Text under study:
--------------------

The convenience and speed of store-and-forward telemedicine software make it easy for patients to accidentally skip entering their vital information. For example, if the patient skips reporting a medication, the provider may not catch this error because the patient’s prescription information may be in a separate system (like an EMR) or the provider may assume the patient is no longer taking that medication. When it comes to missing patient information, telemedicine software must support a flow that tries to capture updated medical information from patients to promote patient safety, but must do it in a way that does not disrupt efficiency. 

The patient information may either be missing because the patient did not enter it, or patient information may be missing because it was not gathered. As we mentioned above when discussing the benefits of store-and-forward telemedicine, some solutions use intelligent questionnaires that are optimized to ask specific questions for the most common medical conditions for a given specialty. 

There is also a potential benefit for patient information with telemedicine. Since many patients will be completing their virtual visits from home, they may have ready access to their medications. This means if they don’t remember the exact name of the medication that they are taking, they could go and take a look at the prescription container. Just as providers may find the patient information insufficient, patients may likewise find the provider response and treatment plan insufficient. Patients may have questions and clarification requests after their virtual visits are complete. Although a bit inconvenient, there are a couple of approaches to help handle these patient questions.

One approach is to encourage patients to call the clinic with any needed clarifications.  Another approach is to use a messaging feature, common to many telemedicine applications, where patients can send messages to their providers. Some telemedicine applications may limit the number of messages or the amount of time after the virtual visit when such messages can be sent. Some providers have voiced concerns that some patients may abuse the follow-up messaging and support service. However, this approach is not significantly different from existing approaches, such as a clinic’s on-call service or message sending through a patient portal.

--------------------

Entries provided:

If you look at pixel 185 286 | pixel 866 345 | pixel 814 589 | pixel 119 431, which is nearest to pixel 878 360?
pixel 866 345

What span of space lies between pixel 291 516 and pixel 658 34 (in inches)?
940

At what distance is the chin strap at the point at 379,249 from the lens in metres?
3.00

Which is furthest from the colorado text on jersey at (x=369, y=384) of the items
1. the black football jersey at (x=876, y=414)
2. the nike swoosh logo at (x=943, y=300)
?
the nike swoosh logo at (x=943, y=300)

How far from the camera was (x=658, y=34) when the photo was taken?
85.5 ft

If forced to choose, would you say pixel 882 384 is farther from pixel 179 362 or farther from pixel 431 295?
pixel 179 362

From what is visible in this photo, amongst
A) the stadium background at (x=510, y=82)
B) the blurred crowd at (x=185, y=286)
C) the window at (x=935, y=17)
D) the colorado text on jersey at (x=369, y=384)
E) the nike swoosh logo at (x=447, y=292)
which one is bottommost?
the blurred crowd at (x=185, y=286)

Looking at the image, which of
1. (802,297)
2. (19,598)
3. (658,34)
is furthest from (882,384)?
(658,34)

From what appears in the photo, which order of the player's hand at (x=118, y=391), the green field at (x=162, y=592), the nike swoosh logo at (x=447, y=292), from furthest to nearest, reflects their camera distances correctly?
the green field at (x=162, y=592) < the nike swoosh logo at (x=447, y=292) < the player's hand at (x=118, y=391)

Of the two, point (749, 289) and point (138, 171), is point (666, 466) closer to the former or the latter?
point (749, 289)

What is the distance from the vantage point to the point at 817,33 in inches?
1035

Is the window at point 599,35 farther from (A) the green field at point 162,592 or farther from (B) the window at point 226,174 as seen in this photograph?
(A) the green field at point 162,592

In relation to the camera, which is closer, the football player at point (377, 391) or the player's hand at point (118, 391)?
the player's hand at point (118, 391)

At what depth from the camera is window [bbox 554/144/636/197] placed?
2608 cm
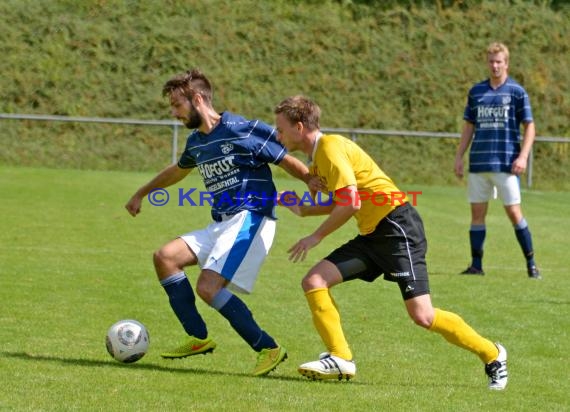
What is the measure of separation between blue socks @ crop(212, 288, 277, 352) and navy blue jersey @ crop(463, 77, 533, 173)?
5257 mm

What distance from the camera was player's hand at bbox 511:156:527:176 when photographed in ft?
34.9

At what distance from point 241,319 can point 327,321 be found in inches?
21.9

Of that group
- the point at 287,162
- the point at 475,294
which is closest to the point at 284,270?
the point at 475,294

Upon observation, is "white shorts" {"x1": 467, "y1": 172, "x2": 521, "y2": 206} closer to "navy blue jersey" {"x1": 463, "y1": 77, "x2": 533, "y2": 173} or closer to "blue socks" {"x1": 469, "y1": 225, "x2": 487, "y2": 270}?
"navy blue jersey" {"x1": 463, "y1": 77, "x2": 533, "y2": 173}

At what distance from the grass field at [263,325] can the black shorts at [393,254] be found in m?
0.57

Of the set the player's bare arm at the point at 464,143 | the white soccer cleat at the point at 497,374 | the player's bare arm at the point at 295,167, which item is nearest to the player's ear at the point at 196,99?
the player's bare arm at the point at 295,167

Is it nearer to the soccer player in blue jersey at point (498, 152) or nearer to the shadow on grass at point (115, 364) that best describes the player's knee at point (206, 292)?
the shadow on grass at point (115, 364)

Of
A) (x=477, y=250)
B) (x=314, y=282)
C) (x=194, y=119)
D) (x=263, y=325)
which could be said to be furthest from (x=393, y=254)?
(x=477, y=250)

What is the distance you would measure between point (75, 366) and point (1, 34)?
2269 centimetres

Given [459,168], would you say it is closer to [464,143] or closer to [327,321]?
[464,143]

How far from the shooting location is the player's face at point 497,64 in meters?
10.5

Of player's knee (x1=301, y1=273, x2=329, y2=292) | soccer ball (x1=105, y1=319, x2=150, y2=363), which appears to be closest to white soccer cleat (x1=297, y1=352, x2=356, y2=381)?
player's knee (x1=301, y1=273, x2=329, y2=292)

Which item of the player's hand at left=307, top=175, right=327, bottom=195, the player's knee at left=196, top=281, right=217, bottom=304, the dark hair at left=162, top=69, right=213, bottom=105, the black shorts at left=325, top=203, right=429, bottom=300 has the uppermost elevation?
the dark hair at left=162, top=69, right=213, bottom=105

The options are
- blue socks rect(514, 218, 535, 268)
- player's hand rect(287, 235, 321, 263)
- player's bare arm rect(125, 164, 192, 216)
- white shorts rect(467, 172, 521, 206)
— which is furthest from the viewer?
white shorts rect(467, 172, 521, 206)
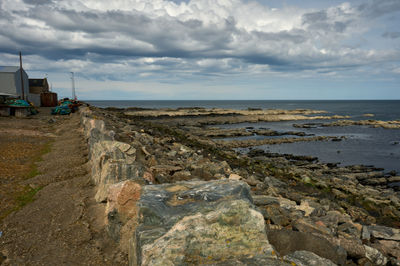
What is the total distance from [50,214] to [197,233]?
5.34 meters

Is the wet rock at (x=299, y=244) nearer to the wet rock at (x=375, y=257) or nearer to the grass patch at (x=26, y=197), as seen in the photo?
the wet rock at (x=375, y=257)

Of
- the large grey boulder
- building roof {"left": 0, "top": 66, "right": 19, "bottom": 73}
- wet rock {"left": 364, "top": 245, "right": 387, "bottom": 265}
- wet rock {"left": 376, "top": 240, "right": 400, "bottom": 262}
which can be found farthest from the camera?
building roof {"left": 0, "top": 66, "right": 19, "bottom": 73}

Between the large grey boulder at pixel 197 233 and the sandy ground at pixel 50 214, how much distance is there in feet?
4.83

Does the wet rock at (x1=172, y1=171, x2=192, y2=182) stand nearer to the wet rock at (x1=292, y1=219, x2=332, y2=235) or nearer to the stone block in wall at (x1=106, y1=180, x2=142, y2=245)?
the stone block in wall at (x1=106, y1=180, x2=142, y2=245)

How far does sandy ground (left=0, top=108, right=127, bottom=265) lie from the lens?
5.41m

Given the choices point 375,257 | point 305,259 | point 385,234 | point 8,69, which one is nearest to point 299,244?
point 305,259

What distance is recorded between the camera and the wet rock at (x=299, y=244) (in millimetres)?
4629

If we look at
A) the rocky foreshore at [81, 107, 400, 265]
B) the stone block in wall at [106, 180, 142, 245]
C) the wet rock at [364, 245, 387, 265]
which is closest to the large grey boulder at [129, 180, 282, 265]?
the rocky foreshore at [81, 107, 400, 265]

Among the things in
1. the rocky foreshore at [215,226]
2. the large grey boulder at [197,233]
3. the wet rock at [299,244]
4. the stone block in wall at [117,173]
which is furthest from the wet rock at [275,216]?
the stone block in wall at [117,173]

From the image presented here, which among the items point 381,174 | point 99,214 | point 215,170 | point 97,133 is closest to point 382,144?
point 381,174

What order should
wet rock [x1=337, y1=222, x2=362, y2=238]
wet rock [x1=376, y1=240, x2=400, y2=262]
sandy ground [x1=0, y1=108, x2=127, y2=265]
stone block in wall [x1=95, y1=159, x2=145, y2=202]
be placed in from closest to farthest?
sandy ground [x1=0, y1=108, x2=127, y2=265] < wet rock [x1=376, y1=240, x2=400, y2=262] < wet rock [x1=337, y1=222, x2=362, y2=238] < stone block in wall [x1=95, y1=159, x2=145, y2=202]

--------------------

Aim of the exercise:
Update the telemedicine passage from the words "There is also" through "these patient questions." by swapping "prescription container" for "pill bottle", and write out that stretch in full.

Final answer:
There is also a potential benefit for patient information with telemedicine. Since many patients will be completing their virtual visits from home, they may have ready access to their medications. This means if they don’t remember the exact name of the medication that they are taking, they could go and take a look at the pill bottle. Just as providers may find the patient information insufficient, patients may likewise find the provider response and treatment plan insufficient. Patients may have questions and clarification requests after their virtual visits are complete. Although a bit inconvenient, there are a couple of approaches to help handle these patient questions.